**EXERCISE**
Reproduce the passage on East Riding of Yorkshire Council word for word, from "East Riding of Yorkshire Council is" to "local education authority.".

East Riding of Yorkshire Council is the local authority of the East Riding of Yorkshire. It is a unitary authority, having the powers of a non-metropolitan county and district council combined. It provides a full range of local government services including Council Tax billing, libraries, social services, processing planning applications, waste collection and disposal, and it is a local education authority.

Powers and functions
The local authority derives its powers and functions from the Local Government Act 1972 and subsequent legislation. For the purposes of local government, the East Riding of Yorkshire is within a non-metropolitan area of England. As a unitary authority, East Riding of Yorkshire Council has the powers and functions of both a non-metropolitan county and district council combined. In its capacity as a district council it is a billing authority collecting Council Tax and business rates; it processes local planning applications; and it is responsible for housing, waste collection and environmental health. In its capacity as a county council it is a local education authority, responsible for social services, libraries and waste disposal.

**DATA SECTION**

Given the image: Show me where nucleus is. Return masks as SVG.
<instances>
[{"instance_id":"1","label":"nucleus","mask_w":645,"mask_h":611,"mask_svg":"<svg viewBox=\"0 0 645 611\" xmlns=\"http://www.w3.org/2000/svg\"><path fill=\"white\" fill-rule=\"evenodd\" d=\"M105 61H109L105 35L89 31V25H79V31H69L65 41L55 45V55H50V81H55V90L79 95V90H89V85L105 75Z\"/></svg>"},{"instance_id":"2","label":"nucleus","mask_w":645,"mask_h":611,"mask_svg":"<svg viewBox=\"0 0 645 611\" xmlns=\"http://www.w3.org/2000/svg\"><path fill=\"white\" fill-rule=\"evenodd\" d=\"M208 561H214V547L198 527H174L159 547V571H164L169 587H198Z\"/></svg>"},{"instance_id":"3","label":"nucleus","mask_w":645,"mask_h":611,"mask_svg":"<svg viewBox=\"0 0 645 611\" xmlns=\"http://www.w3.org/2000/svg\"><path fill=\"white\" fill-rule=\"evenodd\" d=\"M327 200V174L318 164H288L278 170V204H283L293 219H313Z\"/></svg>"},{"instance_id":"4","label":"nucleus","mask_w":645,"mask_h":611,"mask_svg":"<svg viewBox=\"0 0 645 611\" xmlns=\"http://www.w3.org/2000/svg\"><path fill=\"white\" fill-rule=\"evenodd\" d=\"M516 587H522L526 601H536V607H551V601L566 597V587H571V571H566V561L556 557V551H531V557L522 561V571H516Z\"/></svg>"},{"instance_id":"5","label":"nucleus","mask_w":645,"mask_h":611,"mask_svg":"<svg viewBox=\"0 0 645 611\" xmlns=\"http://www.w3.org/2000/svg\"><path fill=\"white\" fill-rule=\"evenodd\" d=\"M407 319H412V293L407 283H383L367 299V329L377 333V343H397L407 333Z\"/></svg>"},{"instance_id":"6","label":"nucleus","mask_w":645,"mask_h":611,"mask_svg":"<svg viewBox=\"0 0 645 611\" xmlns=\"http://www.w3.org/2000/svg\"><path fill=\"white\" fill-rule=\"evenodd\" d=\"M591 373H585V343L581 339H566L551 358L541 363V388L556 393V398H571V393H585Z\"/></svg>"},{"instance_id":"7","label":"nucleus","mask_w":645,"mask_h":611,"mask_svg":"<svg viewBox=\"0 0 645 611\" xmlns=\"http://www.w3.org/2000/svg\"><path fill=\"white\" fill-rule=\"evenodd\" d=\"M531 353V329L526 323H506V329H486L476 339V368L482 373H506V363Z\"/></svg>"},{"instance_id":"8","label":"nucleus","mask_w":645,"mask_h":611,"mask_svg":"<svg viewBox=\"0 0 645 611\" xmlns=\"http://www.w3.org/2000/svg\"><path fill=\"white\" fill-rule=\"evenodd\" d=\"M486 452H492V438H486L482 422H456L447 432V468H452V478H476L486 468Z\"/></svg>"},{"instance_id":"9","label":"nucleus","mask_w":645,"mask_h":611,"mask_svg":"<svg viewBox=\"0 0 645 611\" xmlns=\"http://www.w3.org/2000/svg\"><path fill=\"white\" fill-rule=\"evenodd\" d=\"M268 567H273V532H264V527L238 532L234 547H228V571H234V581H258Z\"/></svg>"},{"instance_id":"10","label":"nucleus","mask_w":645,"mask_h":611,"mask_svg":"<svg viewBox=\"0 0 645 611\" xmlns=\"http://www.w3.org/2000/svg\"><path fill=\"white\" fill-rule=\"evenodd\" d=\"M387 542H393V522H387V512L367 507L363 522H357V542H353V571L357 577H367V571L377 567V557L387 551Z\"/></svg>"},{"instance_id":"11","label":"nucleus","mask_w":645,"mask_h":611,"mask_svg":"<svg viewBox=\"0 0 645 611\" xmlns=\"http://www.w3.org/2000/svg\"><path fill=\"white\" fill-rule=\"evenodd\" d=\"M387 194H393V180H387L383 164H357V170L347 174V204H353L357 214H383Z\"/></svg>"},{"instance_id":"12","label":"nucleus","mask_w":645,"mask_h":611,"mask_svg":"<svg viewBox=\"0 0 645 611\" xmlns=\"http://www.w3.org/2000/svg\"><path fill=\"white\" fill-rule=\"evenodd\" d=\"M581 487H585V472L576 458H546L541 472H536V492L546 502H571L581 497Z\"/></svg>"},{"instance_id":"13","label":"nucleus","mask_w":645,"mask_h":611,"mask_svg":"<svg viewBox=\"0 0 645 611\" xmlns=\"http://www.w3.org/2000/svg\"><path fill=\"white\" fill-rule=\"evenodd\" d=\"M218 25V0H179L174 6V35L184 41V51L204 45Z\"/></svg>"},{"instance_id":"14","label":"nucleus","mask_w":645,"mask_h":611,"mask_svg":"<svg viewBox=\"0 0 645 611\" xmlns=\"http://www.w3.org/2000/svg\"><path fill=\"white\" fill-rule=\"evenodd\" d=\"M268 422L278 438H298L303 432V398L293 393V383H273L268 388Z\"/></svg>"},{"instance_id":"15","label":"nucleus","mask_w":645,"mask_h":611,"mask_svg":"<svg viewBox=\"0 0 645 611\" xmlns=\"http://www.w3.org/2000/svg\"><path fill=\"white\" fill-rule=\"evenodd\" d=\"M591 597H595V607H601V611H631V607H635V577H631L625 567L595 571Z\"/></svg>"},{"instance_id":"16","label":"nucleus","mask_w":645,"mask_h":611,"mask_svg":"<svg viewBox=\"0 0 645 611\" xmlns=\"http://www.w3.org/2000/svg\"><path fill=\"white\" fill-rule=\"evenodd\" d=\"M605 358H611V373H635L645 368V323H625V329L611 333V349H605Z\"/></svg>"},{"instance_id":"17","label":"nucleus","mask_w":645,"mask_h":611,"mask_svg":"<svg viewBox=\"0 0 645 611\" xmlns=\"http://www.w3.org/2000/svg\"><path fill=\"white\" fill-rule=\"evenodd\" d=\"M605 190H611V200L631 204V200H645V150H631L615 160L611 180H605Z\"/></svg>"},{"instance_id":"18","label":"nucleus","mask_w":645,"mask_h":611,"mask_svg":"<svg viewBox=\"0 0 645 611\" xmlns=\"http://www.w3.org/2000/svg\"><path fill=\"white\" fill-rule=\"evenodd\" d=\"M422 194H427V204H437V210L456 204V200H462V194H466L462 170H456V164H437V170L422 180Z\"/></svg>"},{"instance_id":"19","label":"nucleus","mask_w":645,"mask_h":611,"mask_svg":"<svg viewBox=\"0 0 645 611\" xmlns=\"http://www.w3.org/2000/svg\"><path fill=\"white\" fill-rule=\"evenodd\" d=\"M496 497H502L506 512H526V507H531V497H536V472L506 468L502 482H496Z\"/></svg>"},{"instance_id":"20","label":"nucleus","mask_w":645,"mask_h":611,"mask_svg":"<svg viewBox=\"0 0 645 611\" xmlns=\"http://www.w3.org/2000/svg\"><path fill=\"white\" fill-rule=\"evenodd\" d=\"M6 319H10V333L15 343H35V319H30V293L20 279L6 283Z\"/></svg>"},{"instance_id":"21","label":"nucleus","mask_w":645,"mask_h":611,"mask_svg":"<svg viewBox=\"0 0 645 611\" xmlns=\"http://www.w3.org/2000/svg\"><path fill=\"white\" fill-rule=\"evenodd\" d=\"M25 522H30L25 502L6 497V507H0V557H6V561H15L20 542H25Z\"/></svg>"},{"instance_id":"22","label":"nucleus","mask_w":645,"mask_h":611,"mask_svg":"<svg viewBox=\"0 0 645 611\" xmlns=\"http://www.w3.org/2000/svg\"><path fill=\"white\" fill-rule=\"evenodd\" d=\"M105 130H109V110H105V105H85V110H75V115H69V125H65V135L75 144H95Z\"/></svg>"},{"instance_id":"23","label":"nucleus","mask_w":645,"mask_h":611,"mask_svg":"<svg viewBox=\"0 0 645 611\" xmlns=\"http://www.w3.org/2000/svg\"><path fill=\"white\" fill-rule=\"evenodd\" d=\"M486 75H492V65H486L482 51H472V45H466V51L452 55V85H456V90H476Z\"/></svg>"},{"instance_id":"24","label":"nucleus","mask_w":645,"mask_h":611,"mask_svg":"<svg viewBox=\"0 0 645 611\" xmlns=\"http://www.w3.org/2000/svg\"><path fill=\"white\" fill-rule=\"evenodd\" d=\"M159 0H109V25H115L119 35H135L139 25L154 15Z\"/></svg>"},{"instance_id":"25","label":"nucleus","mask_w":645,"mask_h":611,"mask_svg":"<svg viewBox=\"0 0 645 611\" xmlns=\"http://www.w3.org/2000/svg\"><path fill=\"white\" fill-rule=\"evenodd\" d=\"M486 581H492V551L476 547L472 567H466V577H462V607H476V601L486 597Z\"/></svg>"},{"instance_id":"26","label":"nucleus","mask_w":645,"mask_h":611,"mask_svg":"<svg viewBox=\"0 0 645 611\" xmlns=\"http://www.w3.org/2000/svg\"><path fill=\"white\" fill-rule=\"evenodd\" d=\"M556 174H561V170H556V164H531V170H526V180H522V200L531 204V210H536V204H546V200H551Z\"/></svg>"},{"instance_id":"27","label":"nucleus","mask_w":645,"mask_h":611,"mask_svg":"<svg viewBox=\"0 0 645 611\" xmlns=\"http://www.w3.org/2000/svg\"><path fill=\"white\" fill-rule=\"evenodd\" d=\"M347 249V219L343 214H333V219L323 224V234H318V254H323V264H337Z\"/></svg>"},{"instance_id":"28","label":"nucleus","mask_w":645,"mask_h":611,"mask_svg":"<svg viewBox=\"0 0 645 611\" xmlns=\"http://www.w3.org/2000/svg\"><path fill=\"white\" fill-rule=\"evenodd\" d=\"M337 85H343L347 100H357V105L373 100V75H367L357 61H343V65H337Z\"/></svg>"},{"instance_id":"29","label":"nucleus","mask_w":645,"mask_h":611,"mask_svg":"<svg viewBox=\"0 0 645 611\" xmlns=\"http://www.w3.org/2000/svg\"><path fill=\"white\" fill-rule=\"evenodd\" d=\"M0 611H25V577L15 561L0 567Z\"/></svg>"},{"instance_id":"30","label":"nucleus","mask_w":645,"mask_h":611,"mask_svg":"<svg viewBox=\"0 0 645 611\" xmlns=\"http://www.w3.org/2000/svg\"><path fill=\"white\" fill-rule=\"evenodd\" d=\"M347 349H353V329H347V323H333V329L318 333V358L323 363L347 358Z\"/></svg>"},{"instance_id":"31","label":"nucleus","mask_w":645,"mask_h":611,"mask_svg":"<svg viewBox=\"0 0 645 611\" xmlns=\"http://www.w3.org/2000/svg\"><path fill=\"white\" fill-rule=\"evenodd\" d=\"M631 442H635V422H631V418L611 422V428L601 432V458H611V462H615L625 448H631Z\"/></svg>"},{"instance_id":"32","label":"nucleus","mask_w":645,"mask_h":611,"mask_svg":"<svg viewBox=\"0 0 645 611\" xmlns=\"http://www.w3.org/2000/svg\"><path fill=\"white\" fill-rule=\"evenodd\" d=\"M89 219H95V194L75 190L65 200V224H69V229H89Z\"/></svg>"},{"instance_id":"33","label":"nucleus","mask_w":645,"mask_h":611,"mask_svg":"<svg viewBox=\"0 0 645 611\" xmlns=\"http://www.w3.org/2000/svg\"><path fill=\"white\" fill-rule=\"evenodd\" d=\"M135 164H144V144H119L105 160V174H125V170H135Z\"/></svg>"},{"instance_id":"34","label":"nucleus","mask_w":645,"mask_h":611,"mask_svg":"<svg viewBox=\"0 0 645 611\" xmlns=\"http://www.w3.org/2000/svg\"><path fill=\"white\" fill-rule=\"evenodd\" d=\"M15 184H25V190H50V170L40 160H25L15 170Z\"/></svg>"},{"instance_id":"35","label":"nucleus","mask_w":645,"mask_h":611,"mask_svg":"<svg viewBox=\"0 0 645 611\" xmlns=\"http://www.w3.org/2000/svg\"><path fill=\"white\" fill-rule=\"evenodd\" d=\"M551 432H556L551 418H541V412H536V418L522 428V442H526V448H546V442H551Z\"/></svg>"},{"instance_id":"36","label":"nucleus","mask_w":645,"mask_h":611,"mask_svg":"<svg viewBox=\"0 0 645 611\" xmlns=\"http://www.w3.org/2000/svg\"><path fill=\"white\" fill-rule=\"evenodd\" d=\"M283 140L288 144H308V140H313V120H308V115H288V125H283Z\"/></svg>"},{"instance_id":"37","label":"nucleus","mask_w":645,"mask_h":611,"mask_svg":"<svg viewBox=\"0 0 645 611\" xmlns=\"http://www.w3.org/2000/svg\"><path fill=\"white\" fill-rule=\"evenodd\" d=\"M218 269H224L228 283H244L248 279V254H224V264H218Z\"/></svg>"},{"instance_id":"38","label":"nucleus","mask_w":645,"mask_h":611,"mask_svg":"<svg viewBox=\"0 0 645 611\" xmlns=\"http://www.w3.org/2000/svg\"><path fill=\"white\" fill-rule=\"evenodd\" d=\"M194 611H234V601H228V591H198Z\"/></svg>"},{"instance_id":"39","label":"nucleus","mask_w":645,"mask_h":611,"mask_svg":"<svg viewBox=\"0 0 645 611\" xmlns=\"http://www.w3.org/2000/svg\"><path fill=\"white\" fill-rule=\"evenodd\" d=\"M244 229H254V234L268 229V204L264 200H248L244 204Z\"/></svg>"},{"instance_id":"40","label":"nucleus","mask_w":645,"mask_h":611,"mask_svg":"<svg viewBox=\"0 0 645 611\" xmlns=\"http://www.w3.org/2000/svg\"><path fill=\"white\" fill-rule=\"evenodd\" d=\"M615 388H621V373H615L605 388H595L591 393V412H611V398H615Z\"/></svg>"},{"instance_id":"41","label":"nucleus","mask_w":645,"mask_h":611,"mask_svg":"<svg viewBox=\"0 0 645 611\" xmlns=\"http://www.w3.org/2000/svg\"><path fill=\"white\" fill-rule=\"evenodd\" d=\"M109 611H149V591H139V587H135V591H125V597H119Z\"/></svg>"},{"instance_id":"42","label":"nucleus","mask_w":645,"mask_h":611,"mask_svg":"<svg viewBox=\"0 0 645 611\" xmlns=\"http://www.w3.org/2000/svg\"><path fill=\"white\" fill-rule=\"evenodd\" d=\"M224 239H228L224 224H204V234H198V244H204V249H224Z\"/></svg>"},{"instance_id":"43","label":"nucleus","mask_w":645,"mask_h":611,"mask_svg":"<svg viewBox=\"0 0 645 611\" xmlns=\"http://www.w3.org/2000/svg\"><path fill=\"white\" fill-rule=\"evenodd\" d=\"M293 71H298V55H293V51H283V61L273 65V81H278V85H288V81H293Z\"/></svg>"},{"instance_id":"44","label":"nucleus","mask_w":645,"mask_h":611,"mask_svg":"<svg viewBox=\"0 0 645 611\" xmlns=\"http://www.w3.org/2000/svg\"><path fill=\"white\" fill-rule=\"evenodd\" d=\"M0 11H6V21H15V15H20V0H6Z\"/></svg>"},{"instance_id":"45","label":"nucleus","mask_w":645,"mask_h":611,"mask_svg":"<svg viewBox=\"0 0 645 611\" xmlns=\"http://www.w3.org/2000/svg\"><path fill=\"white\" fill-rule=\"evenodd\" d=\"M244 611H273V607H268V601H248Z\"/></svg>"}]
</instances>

**THE OUTPUT**
East Riding of Yorkshire Council is the local authority of the East Riding of Yorkshire. It is a unitary authority, having the powers of a non-metropolitan county and district council combined. It provides a full range of local government services including Council Tax billing, libraries, social services, processing planning applications, waste collection and disposal, and it is a local education authority.